Seed oils have been getting a bad rap in recent years, with many people claiming they’re ruinous for our health.
It’s become commonly believed that they significantly increase heart disease, diabetes and general inflammation risk.
But which seed oils are lumped in with this claim, and should we really be concerned about them?

The so-called ‘hateful eight’ are as follows:
- Canola
- Corn
- Cottonseed
- Grapeseed
- Soy
- Rice bran
- Sunflower
- Safflower
Each of these contains a high level of omega-6 fatty acid, which provide essential nutrition but cannot be produced in the human body.
Some studies have linked omega-6 fatty acids with chronic inflammation which can in turn increase the risk of various cancers and heart disease.
Much of the sentiment around omega-6 fatty acids being terrible for our health are rooted in observational studies where participants self-report what they consume. Data from such studies isn’t hugely reliable as people can make mistakes, misremember, or even lie about what they’re consuming.
Several controlled trials have found that they in fact don’t increase inflammation. Professor Dariush Mozaffarian, director of the Food is Medicine Institute at Tufts University in Massachusetts, told the BBC: "New research shows that omega-6 fatty acids give rise to unique natural molecules, like lipoxins, that have powerful anti-inflammatory effects in the body.”

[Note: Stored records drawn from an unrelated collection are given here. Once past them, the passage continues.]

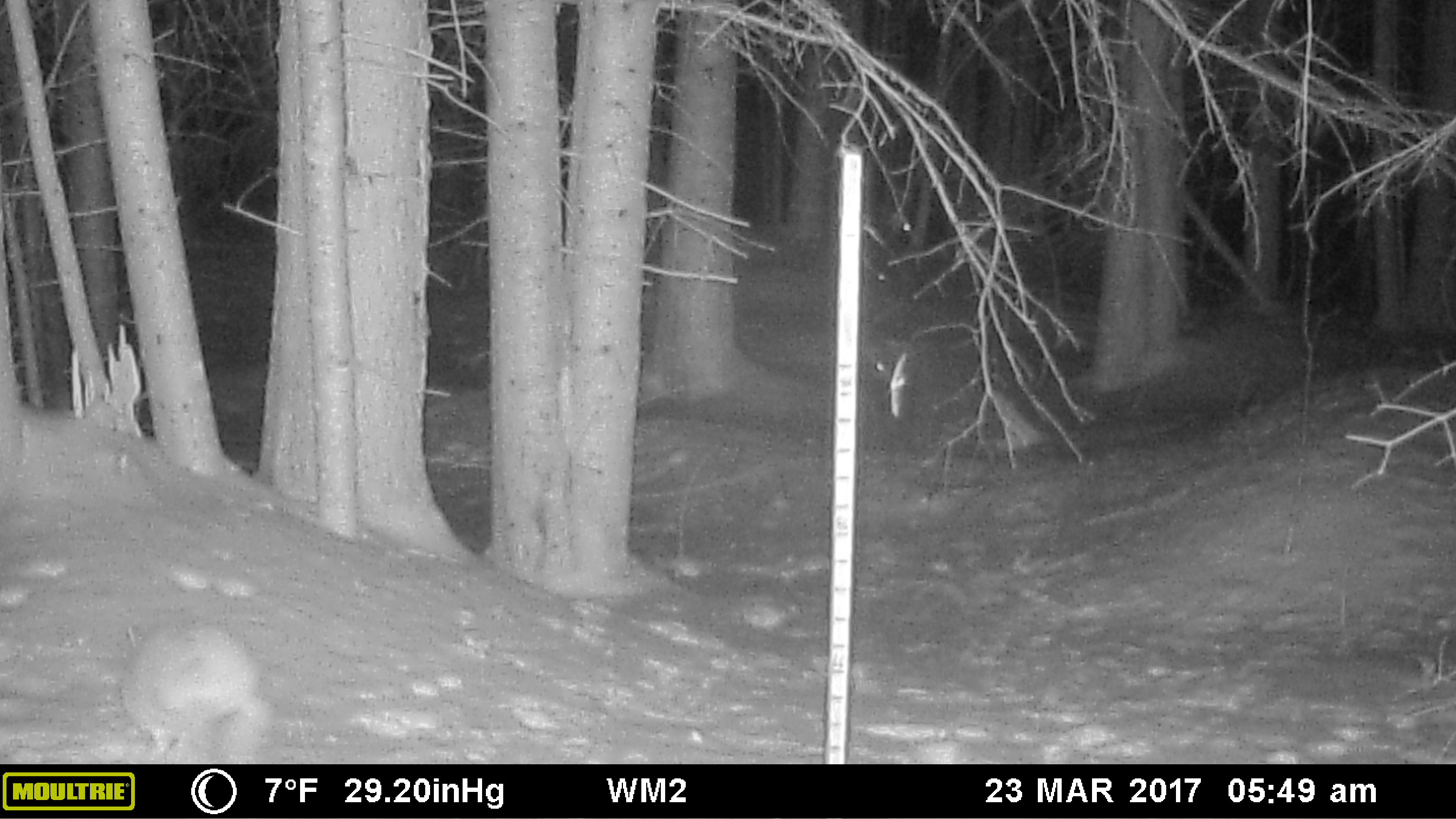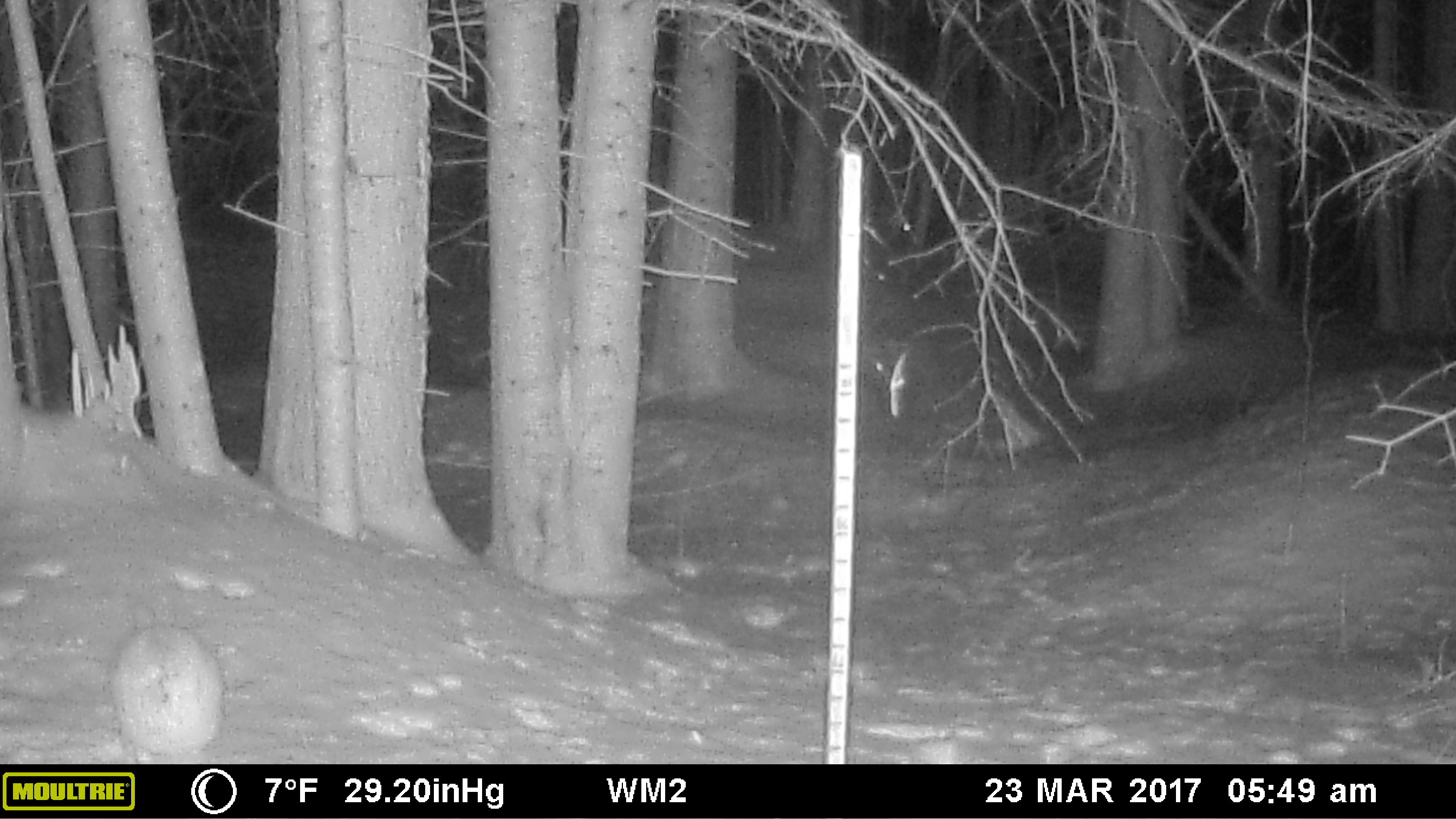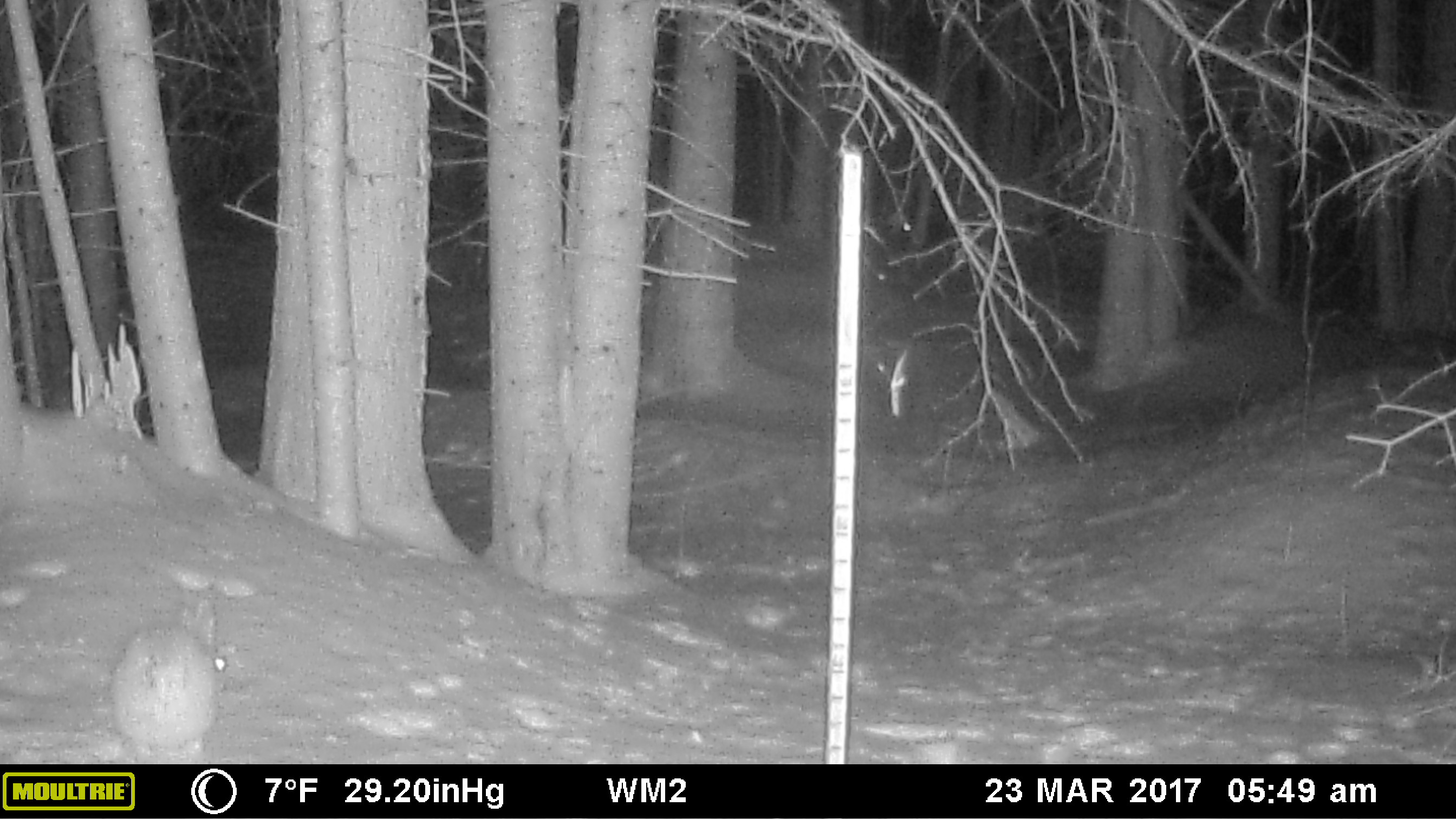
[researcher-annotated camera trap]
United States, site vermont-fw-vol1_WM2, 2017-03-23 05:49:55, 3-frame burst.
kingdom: Animalia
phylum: Chordata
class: Mammalia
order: Lagomorpha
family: Leporidae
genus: Lepus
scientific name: Lepus americanus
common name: snowshoe hare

Recently-published research that examined 200,000 people’s diet and health in the US across a 30-year span found that those who consumed more plant oils were in fact less likely to die from cardiovascular illness or cancer.

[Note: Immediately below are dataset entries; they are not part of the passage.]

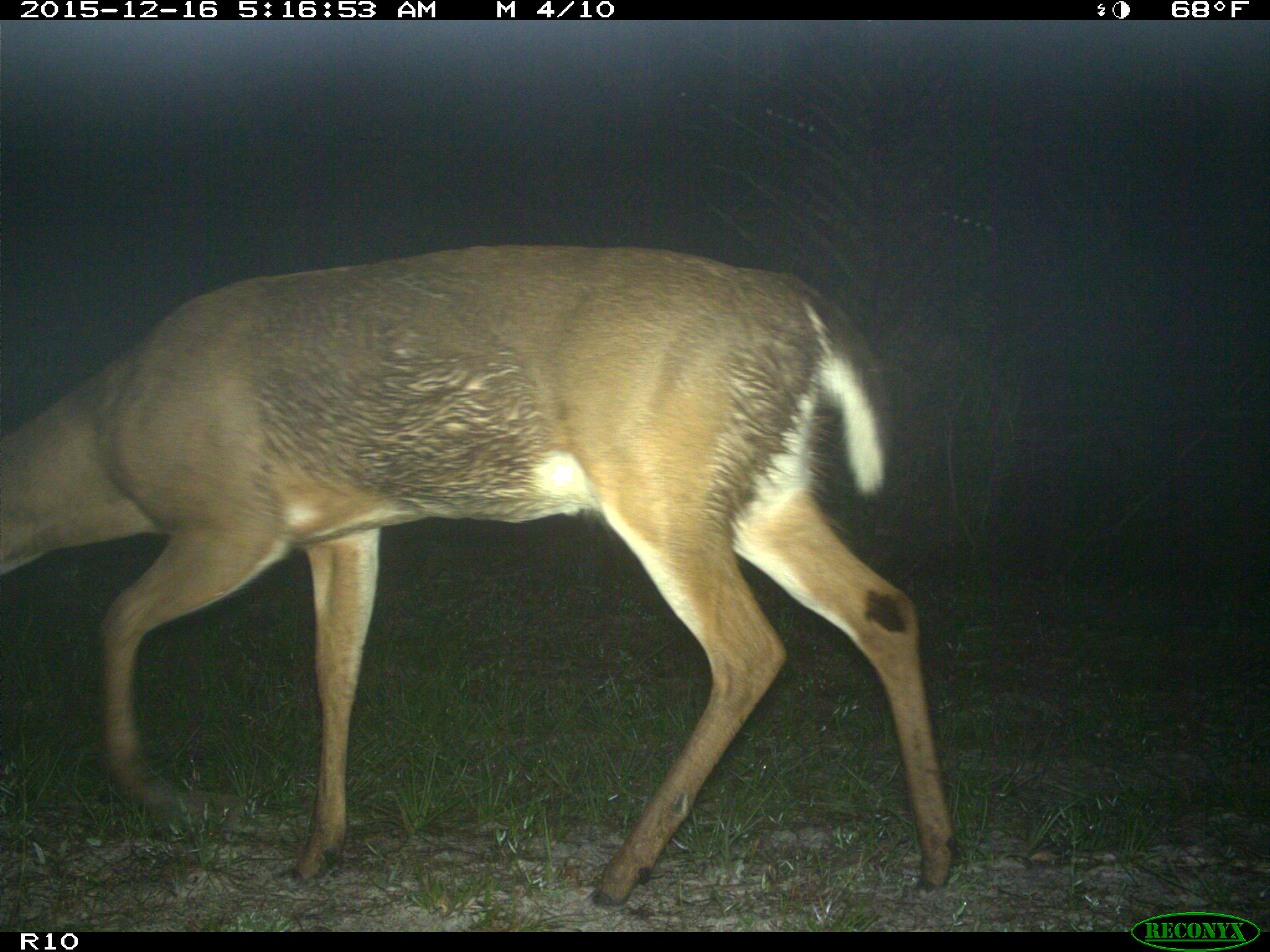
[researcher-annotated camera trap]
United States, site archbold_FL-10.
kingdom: Animalia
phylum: Chordata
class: Mammalia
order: Artiodactyla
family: Cervidae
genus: Odocoileus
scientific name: Odocoileus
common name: deer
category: unidentified deer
Unidentified deer (deer) (Odocoileus).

However, those who consumed higher levels of butter had an increased mortality rate over those 30 years.
In other studies assessing omega-6 fatty acids’ impacts on our health, the focus has been on linoleic acid. This is an omega-6 fatty acid that’s particularly concentrated in seed oils, and it’s been found to lower LDL cholesterol in our blood.
In fact, a 2019 study found that participants with higher levels of linoleic acid in their diets were 7% less likely to die from heart disease.
"Linoleic [acid] might improve cholesterol to reduce the risk of cardiovascular disease, and also improve glucose metabolism, which reduces the risk of type 2 diabetes," Matti Marklund, assistant professor of human nutrition at Johns Hopkins Bloomberg School of Public Health, told the BBC.
Finally, some have claimed that an imbalance of omega-6 fatty acids against omega-3 is bad for our health, with seed oils having high levels of omega-6.
Data shows that 15% of Western diets’ energy intake is covered by omega-6 fatty acids, and the average person’s omega-3 to omega-6 consumption ratio can be as high as 50:1. Studies show that a ratio of 4:1 is better for cutting cardiovascular health, implying we should we consuming more omega-6 on average.

That said, a 2022 investigation by the World Health Organisation found that a higher intake of omega-6 against omega-3 posed an increased risk of cognitive decline and chronic inflammatory bowel disease.
Those with a higher ratio of omega-3 to omega-6 meanwhile had a 26% reduced risk of depression.
The WHO report concluded that high consumption of omega-6 from seed oils wasn’t likely to increase the risk of mortality or chronic disease, although it was caveated with the fact more studies are required for conclusiveness.
In sum, the answer to omega-6 fatty acids isn’t necessarily to reduce your intake of them, but to increase your omega-3 consumption instead.